Because very few children were prescribed PPI or H2 blocker medications in this database, traditional statistical adjustment methods were not used. Instead, to control for potential differences in risk of IBD between users of PPI and H2 blockers and non-users of either type of drug, a disease risk score (DRS) was calculated for all subjects. In general, a DRS estimates the probability of disease for each member of a study population in the absence of the exposure, regardless of true exposure status.22 This method allowed us to account for medication exposure adjusted for a single measure of disease risk, which was critical because of the few children exposed to PPI and H2 blockers in this population. In addition, the method is compatible with conducting a nested case-control design.23 Both DRSs and propensity scores address statistical problems that arise when there is a large number of covariates and a rare exposure (DRS) or outcome (propensity scores), but a DRS is preferable to propensity scores when the exposure is rare.22 The DRS was estimated from a logistic regression analysis of sex, year of birth, number of antibiotic prescriptions in the 2 to 5 years prior to index date, and the 2 census-level measures described above on the odds of being an IBD case in this study.
Statistical Analysis. Conditional logistic regression16 was used to compare cases and controls with respect to PPI and H2 blocker prescriptions filled between 2 and 5 years before the diagnosis, adjusting for the DRS as a continuous measure. To consider the possibility that early symptoms might drive an increase in PPI and H2 blocker prescriptions in the 2 years prior to diagnosis, additional analyses considered exposure within 1 year and 1 to 2 years prior to diagnosis. These analyses allowed for comparison with our a priori exposure period of interest to look for an increase in prescriptions in this time frame (Supplementary Table 1). Odds ratios and 95% CIs were calculated by using conditional logistic regression models that included both PPIs and H2 blockers. All analyses were conducted by using SAS version 9.4 (SAS Institute, Cary, North Carolina) and proc logistic. This study was approved by the Kaiser Foundation Research Institute Institutional Review Board.
Results
Demographic Characteristics. Two hundred eighty-six cases and 1144 controls were identified (Table 1). One case was dropped after it was discovered that his IBD diagnosis preceded his PPI prescription, for a total of 285 cases. Two controls were missing data for SES measures and thus were dropped from the analysis for a total of 1142 controls. The mean age at index date was 15 years for both cases and controls. More than half (54%) of cases and controls were white. Hispanic was the second most common race/ethnicity category for both cases and controls (14%), followed by multiracial (12%), Asian/Pacific Islander (11%), black (7%), and Native American (1%). Controls were more likely to be female than cases (51% versus 43%). Cases and controls received similar numbers of antibiotic prescriptions in the 2 to 5 years prior to index date. Socioeconomic status measures were also similar between cases and controls.
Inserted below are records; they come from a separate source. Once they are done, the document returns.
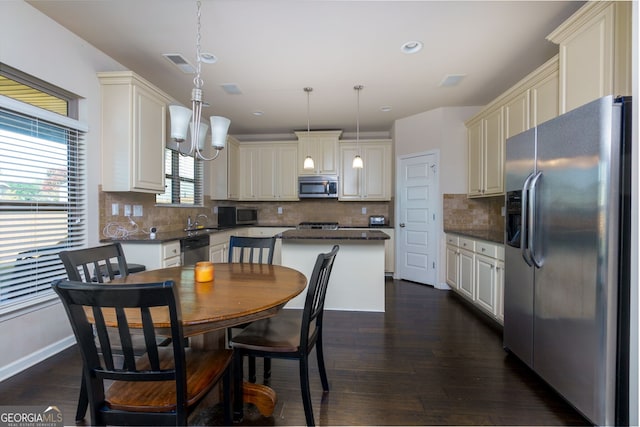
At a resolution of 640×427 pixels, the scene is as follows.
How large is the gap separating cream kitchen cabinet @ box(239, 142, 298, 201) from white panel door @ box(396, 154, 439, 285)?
6.61 ft

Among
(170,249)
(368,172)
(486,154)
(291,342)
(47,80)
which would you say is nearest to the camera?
(291,342)

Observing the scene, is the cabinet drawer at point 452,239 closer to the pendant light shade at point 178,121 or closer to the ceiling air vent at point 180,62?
the pendant light shade at point 178,121

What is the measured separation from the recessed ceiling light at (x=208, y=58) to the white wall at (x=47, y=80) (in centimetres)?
92

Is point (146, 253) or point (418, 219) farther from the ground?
point (418, 219)

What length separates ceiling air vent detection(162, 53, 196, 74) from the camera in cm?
270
Association With PPIs and H2 Blockers. During the 2 to 5 years before the index date, 2.1% of cases (n = 6) and 0.5% of controls (n = 6) were prescribed PPIs; 3.5% of cases (n = 10) and 1.6% of controls (n = 18) were prescribed H2 blockers (4 children were prescribed both [2 cases and 2 controls]). The OR for the association of receipt of at least 1 prescription with risk of subsequent IBD was 3.6 (95% CI, 1.1–11.7) for PPIs and 1.6 (95% CI, 0.7–3.7) for H2 blockers after accounting for potential confounders and use of the other medication class (Figure).
There was a substantial increase in the OR for the association of receipt of at least 1 PPI prescription with risk of subsequent IBD during the 2 years prior to diagnosis (Supplementary Table 1).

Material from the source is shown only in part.